Aucun traitement n'existant contre le virus de "la grippe tropirale"... tous les espoirs reposent sur une campagne vaccinale : menée pendant deux ans en Thaïlande sur 4000 enfants, celle-ci a révélé une efficacité de 60 à 90 % contre les virus de types 1, 3 et 4. Seul bémol : le type 2, très présent dans la région, échappe hélas à sa protection.
Un vaccin imparfait... qui constitue pourtant le tout premier espoir dans un combat inégal entre des populations sans défense et des virus responsables de la dengue, une maladie potentiellement mortelle contre laquelle aucun traitement n'existe. Fièvre, fatigue intense, hémorragies parfois... La dengue est souvent surnommée la "grippe tropicale", du fait de son origine géographique, mais elle commence à gagner du terrain dans les pays tempérés, y compris en France, au gré des allers-retours de voyageurs et de l'implantation de Aedes aegypti, le moustique-tigre qui la transmet. D'où la portée mondiale des résultats présentés par le laboratoire Sanofi Pasteur : pour la première fois, une préparation vaccinale se révèle capable de protéger contre trois des quatre types de virus à l'origine de la dengue.

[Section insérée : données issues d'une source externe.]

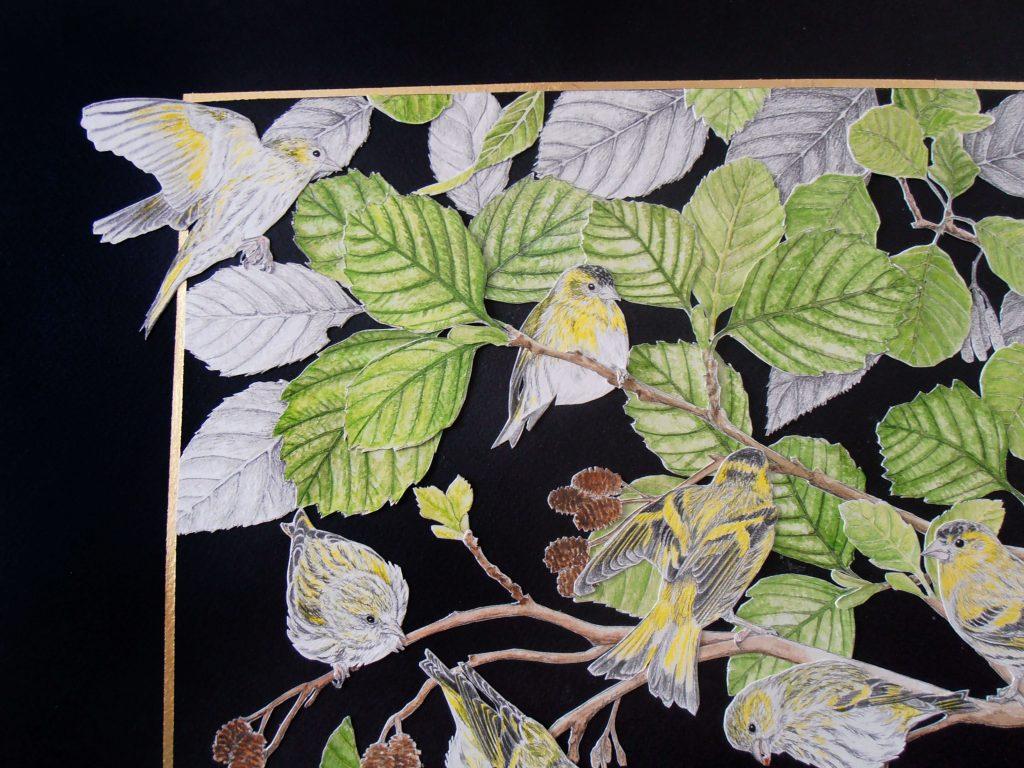 détail du collage des tarins des aulnes, coin gauche haut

Mené en Thaïlande sur 4000 enfants pendant deux ans, l'essai conclut à une efficacité de 60 à 90 % contre les virus de types 1, 3 et 4 ; mais aucune, en revanche, contre le type 2, pourtant le plus présent dans cette région du globe. Il n'empêche ! Au Final, la campagne de vaccination a permis d'éviter les infections chez 30 % des volontaires.
FAITS & CHIFFRES
II existe 4 types de virus (DENV-1, 2, 3 et 4). La dengue est endémique dans 100 pays ; 50 millions de personnes l'attrapent chaque année ; 500.000 sont hospitalisées pour des formes graves dont 20 % décèdent. En 2010, la France a enregistré 2 cas. |
FREINER UNE ÉPIDÉMIE
Alors, cette protection, même partielle, pourrait-elle déjà se révéler utile ? "Il ne serait pas absurde d'utiliser un tel vaccin pour freiner une épidémie en cours, pourvu qu'elle soit provoquée par les virus 1, 3 ou 4", estime André Cire, chef du service des maladies infectieuses et tropicales au CHU de Fort-de-France. Exactement comme l'épidémie combinée des virus 1 et 4 qui a frappé la Martinique en 2010, touchant 40.000 personnes, entraînant des centaines d'hospitalisations et 17 décès. De son côté, l'Organisation mondiale de la santé avant d'envisager une utilisation massive : la protection vaccinale doit être démontrée contre les quatre virus, car ils touchent désormais tous les continents à des fréquences différentes selon les années. Sans compter qu'un vaccin partiel peut provoquer des réactions immunitaires indésirables. En effet, dans la nature, l'infection par un premier type viral facilite ensuite les infections par les autres types. "Prenons une personne qui a contracté le virus de type 1 et n'a eu que les symptômes d'une grippe, explique Ali Amara, directeur du laboratoire de Pathologie et virologie moléculaire à l'Institut universitaire d'hématologie, à Paris. Si elle contracte ensuite le type 3, son système immunitaire va tenter de le neutraliser à l'aide des anticorps de type 1 fabriqués lors de la première infection. Loin d'être efficaces, ceux-ci vont faciliter l'entrée du virus de type 3 dans les cellules immunitaires et doper l'inflammation". Cette stratégie du "cheval de Troie" favorise l'apparition des cas les plus graves... mais n'a heureusement pas été observée dans les premiers résultats publiés par Sanofi Pasteur. "Il est maintenant crucial de comprendre pourquoi le vaccin ne protège pas contre le virus de type 2", conclut André Ciré. Ce à quoi le laboratoire s'attelle, poursuivant son étude sur quelque 30.000 personnes en Amérique du Sud et en Asie.